Format every line of the records below as a JSON list of strings, one string per line, skipping blank lines and leaving out the picture line.

§ **Material**:
*-*-*
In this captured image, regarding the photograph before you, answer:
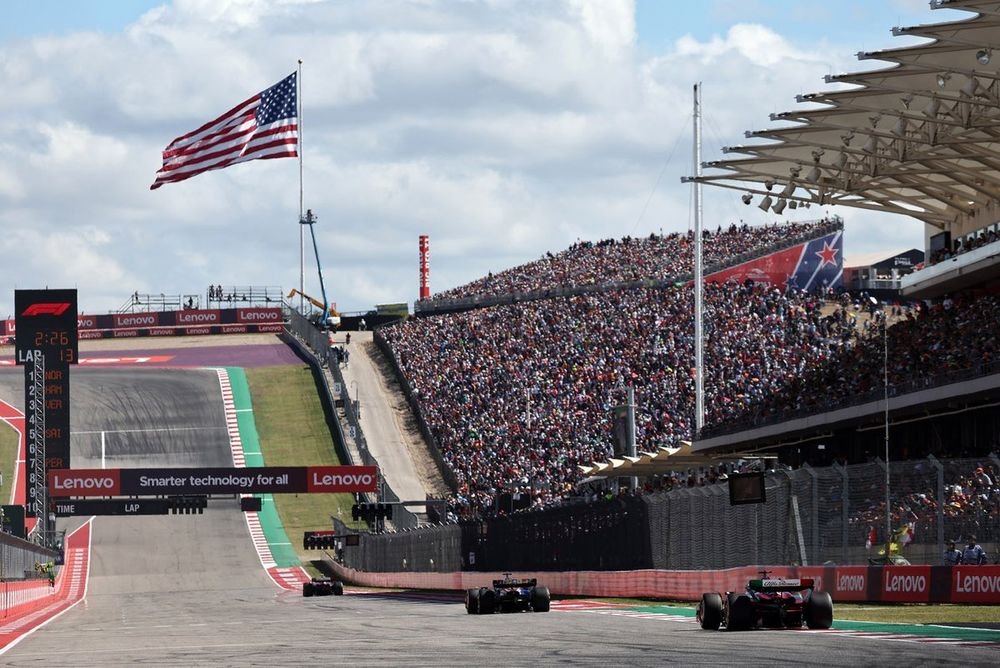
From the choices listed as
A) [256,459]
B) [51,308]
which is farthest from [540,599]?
[256,459]

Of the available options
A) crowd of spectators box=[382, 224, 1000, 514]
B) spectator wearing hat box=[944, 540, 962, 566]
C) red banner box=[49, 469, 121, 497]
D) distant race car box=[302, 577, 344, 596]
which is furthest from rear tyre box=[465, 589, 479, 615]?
red banner box=[49, 469, 121, 497]

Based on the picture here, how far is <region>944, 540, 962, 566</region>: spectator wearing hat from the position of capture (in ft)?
77.5

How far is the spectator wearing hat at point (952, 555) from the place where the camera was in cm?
2362

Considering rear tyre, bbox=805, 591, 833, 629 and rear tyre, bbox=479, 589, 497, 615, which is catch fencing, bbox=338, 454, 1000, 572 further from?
rear tyre, bbox=479, 589, 497, 615

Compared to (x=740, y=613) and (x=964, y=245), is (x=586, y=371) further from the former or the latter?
(x=740, y=613)

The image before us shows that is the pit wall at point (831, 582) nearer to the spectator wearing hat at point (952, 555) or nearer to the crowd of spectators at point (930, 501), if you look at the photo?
the spectator wearing hat at point (952, 555)

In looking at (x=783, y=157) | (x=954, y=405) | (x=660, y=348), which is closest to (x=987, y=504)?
(x=954, y=405)

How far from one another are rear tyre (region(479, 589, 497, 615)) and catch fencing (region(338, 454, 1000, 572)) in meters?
4.13

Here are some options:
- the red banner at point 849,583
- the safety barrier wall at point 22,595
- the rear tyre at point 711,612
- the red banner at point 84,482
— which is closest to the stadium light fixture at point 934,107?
the red banner at point 849,583

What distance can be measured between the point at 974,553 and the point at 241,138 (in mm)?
48138

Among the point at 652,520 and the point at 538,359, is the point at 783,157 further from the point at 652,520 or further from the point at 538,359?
the point at 538,359

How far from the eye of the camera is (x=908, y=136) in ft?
136

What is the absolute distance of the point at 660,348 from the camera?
234 feet

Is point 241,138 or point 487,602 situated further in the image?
point 241,138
*-*-*
§ **Answer**:
[
  "In this captured image, regarding the photograph before you, answer:",
  "From the choices listed as",
  "A) [256,459]",
  "B) [51,308]",
  "which is farthest from [540,599]?",
  "[256,459]",
  "Of the available options",
  "A) crowd of spectators box=[382, 224, 1000, 514]",
  "B) spectator wearing hat box=[944, 540, 962, 566]",
  "C) red banner box=[49, 469, 121, 497]",
  "D) distant race car box=[302, 577, 344, 596]",
  "which is furthest from rear tyre box=[465, 589, 479, 615]?",
  "red banner box=[49, 469, 121, 497]",
  "Based on the picture here, how far is <region>944, 540, 962, 566</region>: spectator wearing hat from the position of capture (in ft)?",
  "77.5",
  "How far is the spectator wearing hat at point (952, 555) from the place where the camera was in cm?",
  "2362",
  "Considering rear tyre, bbox=805, 591, 833, 629 and rear tyre, bbox=479, 589, 497, 615, which is catch fencing, bbox=338, 454, 1000, 572 further from?",
  "rear tyre, bbox=479, 589, 497, 615",
  "Compared to (x=740, y=613) and (x=964, y=245), is (x=586, y=371) further from the former or the latter?",
  "(x=740, y=613)",
  "The image before us shows that is the pit wall at point (831, 582) nearer to the spectator wearing hat at point (952, 555) or nearer to the crowd of spectators at point (930, 501), if you look at the photo?",
  "the spectator wearing hat at point (952, 555)",
  "In looking at (x=783, y=157) | (x=954, y=405) | (x=660, y=348), which is closest to (x=987, y=504)?",
  "(x=954, y=405)",
  "How far from one another are rear tyre (region(479, 589, 497, 615)) and catch fencing (region(338, 454, 1000, 572)) in meters?",
  "4.13",
  "Here are some options:",
  "- the red banner at point 849,583",
  "- the safety barrier wall at point 22,595",
  "- the rear tyre at point 711,612",
  "- the red banner at point 84,482",
  "— which is closest to the stadium light fixture at point 934,107?",
  "the red banner at point 849,583",
  "What distance can be measured between the point at 974,553 and the point at 241,138 (in mm)?",
  "48138",
  "Among the point at 652,520 and the point at 538,359, is the point at 783,157 further from the point at 652,520 or further from the point at 538,359?",
  "the point at 538,359",
  "How far from the eye of the camera is (x=908, y=136) in ft?",
  "136",
  "What is the absolute distance of the point at 660,348 from the camera?",
  "234 feet",
  "Is point 241,138 or point 487,602 situated further in the image?",
  "point 241,138"
]